フィードバック通電切換駆動では、駆動パルス数と回転方向を入力することで、ロータを所望の角度だけ回転させることが可能である。また、コイルに流す電流を制御することで各ヨークの磁極歯とマグネット磁極との間の磁力を変化させ、ロータに働く回転力を制御し、ロータを所望の速度で回転させることが可能である。
フィードバック通電切換駆動では、各トルク曲線の交点と一致する電気角において通電を切り換える。このため、モータから得られるトルクを最大にすることができる(図5(1)に示されるトルク曲線T)。
上述のとおり、オープン通電切換駆動では、負荷が大きくなると、通電切換に対してロータの回転が追いつかず、脱調を起こすことがある。これに対し、フィードバック通電切換駆動では、ロータの位置を検出しながら通電を切り換えるため、脱調を防止することができる。このため、オープン通電切換駆動のように安全率を見込む必要がなく、オープン通電切換駆動に対して高効率である。その結果、フィードバック通電切換駆動によれば、オープン通電切換駆動と比較して消費電力を低減することが可能である。

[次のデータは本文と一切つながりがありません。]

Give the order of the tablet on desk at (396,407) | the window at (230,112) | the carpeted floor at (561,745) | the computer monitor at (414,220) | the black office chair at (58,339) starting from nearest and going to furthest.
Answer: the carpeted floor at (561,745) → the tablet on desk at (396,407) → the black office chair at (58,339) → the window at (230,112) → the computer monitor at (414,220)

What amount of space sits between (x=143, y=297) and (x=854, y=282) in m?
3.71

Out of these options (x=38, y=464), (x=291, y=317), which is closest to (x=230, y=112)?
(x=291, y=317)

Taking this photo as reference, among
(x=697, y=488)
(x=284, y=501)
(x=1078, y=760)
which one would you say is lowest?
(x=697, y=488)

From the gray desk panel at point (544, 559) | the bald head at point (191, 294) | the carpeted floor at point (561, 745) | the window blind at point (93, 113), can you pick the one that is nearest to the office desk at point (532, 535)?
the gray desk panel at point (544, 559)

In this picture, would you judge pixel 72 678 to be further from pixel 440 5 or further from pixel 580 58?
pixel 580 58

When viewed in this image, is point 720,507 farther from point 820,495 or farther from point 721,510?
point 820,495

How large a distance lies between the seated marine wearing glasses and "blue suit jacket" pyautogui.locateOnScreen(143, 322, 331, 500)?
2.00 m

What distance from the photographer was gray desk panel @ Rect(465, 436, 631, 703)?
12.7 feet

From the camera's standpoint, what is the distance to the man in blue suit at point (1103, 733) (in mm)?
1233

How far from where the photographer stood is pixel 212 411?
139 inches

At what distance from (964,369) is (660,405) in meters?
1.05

また、フィードバック通電切換駆動では、ロータの位置を検出しながら通電を切り換えるため、速度を速くした場合でも脱調を起こしにくい。このため、オープン通電切換駆動のように駆動パルス間隔に下限を加える必要がなく、オープン通電切換駆動と比較して高速で駆動することが可能である。
一方、フィードバック通電切換駆動では、コイルに流す電流を制御することで速度制御を行うことができるが、負荷トルク変動などの影響を受けるため、オープン通電切換駆動と比較して高精度の速度制御は困難である。また、低速駆動時には電流値を低くしなければならず、トルクが低下する。そのため、低速駆動時の位置決め精度は低下し、低速の振れに対して高精度で振れ補正を行うことが困難となる。
(駆動方式とモータ出力の関係)
ここで、オープン通電切換駆動とフィードバック通電切換駆動でのモータ出力の関係に関してまとめると以下のようになる。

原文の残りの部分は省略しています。